*Short task A*: Arrange the entries as a numbered list, leaving out blank lines, using only the lines from the one holding "Judging by camera" through the last line of the entries, inclusive.

*Page excerpt*:
* Start *

RBC: "The Fed Is Now Forced To Walk Back The Market's Incorrect Dovish Interpretation"

Tyler Durden's picture

First, it was Goldman's chief economist Jan Hatzius, who in a fascinating note explained why the market has totally misread the Fed's tightening intentions, claiming the market surge is "not the reaction the Fed wanted", alleging that the market's dramatic "easing" response was "not the outcome the FOMC aimed for" and concluding that "at the margin, it will likely make them more inclined to tighten policy", a polite way of saying that the Fed may now not be behind the inflationary curve, but that it is certainly behind when it comes to "explaining" to the market that it has run ahead of itself.

Now, in a follow up note, RBC's head of cross-asset strategy makes the exact same point as Goldman, and warns that "the Fed will now view the market response as an ‘overshoot,’ and will perversely be forced to ‘walk-back’ the ‘incorrect’ dovish market interpretation with more hawkish rhetoric in coming weeks / months that will again whipsaw the rates market and likely-drive cross-asset vol higher."

And since Goldman still has a direct hotline, both literal and symbolic, to former Goldman employee Bill Dudley who is in charge of the NY Fed, it would not be surprising if during the Fed's next public appearance, an FOMC member makes it very clear that having both of its core original mandates, inflation and emloyment, supposedly under control, it is now taking on the 3rd one - preemptive market stability, by making sure that risk assets are halted in their bubbly tracks.

Below are the key excerpts from today's note by RBC's Charlie McElliggott:

FED CREATES MORE ROPE TO HANG THEMSELVES WITH

#HOTTAKES:

  • Despite hiking, the Fed missed a major opportunity to play “catch-up” without disrupting the market—as price-action showed that investors were clearly prepared for ‘hawkish’ outcomes.

* End *

(Entries on spatial positioning)
* Start *

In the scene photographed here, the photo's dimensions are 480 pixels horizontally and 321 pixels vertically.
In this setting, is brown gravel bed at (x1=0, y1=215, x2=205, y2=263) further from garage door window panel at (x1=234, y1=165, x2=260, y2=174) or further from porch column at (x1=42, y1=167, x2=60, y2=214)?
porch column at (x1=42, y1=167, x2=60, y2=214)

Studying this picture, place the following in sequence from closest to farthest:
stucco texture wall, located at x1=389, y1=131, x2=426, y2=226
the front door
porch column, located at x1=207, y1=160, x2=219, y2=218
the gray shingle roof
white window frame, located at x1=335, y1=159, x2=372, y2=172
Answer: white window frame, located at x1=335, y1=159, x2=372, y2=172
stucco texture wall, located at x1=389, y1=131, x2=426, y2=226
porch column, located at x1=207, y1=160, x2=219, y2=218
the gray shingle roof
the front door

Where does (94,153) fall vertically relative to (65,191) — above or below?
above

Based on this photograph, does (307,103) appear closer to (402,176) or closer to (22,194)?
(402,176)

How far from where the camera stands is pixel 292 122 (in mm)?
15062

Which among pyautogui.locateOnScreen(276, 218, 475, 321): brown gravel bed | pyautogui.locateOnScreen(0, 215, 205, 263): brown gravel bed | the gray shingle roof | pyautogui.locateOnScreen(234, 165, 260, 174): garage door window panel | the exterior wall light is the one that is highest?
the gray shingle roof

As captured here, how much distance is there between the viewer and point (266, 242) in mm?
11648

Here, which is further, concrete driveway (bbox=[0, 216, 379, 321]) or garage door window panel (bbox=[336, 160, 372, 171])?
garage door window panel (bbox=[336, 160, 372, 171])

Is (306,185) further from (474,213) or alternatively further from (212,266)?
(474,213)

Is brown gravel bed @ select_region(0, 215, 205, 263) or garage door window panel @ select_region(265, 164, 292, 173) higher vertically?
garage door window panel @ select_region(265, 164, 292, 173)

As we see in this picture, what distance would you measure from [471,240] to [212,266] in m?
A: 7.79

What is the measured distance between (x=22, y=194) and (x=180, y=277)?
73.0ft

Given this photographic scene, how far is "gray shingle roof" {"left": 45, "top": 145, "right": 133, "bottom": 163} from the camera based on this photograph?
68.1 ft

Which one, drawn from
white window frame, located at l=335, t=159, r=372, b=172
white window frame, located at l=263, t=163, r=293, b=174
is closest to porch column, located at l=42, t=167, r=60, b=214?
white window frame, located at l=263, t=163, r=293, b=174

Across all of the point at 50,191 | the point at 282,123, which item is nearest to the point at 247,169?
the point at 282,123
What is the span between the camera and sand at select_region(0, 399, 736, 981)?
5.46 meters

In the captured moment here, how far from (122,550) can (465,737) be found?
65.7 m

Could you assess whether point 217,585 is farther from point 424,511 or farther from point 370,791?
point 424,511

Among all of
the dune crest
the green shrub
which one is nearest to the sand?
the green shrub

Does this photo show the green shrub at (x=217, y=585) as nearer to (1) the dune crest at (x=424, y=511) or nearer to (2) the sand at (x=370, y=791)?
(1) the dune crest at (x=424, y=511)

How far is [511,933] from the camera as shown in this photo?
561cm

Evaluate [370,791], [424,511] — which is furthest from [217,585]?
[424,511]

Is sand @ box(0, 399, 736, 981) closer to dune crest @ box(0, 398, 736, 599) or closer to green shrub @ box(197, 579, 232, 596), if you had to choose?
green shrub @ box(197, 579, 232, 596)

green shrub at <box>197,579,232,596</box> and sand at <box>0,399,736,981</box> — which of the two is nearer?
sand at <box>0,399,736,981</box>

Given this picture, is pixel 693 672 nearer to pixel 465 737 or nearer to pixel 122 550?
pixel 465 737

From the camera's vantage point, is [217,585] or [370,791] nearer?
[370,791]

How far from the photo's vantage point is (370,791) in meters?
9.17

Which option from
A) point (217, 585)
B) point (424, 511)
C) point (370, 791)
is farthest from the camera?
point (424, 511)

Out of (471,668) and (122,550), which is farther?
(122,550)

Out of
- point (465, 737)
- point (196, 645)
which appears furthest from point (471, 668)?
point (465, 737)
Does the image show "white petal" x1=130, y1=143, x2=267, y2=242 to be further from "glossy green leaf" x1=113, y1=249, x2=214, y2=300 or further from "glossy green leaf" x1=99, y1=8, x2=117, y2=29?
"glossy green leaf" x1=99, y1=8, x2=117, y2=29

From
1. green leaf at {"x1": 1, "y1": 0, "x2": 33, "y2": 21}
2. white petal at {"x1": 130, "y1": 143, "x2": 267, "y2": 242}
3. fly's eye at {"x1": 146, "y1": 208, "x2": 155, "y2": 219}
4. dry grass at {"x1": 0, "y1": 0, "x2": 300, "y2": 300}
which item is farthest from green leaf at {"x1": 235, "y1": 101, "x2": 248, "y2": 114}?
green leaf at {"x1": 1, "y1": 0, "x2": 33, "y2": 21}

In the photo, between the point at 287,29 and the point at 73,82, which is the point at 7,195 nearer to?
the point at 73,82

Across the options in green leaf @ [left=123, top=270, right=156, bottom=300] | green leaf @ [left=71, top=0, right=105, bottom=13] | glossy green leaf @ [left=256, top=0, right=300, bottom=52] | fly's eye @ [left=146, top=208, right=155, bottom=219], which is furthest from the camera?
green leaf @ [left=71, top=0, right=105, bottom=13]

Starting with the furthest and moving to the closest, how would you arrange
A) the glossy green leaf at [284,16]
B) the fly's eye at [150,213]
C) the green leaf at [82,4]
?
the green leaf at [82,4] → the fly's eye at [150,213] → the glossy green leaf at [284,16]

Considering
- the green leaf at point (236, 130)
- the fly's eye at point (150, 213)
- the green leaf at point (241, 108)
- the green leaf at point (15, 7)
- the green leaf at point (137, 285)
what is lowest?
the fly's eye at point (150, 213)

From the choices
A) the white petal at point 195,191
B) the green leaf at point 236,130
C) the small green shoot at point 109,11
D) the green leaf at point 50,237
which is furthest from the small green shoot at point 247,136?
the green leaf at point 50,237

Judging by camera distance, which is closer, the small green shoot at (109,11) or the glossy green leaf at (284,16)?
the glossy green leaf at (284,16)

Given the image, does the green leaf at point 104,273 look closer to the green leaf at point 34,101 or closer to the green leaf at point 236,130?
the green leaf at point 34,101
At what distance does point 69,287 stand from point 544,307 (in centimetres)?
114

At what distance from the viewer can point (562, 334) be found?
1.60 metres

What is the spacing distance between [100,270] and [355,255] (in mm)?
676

* End *

*Short task B*: In one to three sentences, explain why the article on the Fed says the Fed missed a major opportunity to play "catch-up" without disrupting the market.

*Written solution A*:
1. Judging by camera distance, which is closer, the small green shoot at (109,11) or the glossy green leaf at (284,16)?
2. the glossy green leaf at (284,16)
3. Given the image, does the green leaf at point 104,273 look closer to the green leaf at point 34,101 or closer to the green leaf at point 236,130?
4. the green leaf at point 34,101
5. At what distance does point 69,287 stand from point 544,307 (in centimetres)?
6. 114
7. At what distance from the viewer can point (562, 334) be found?
8. 1.60 metres
9. What is the spacing distance between [100,270] and [355,255] (in mm)?
10. 676

*Written solution B*: Price action showed that investors were clearly prepared for "hawkish" outcomes. The Fed could have played catch-up without disrupting the market, but despite hiking it missed that opportunity.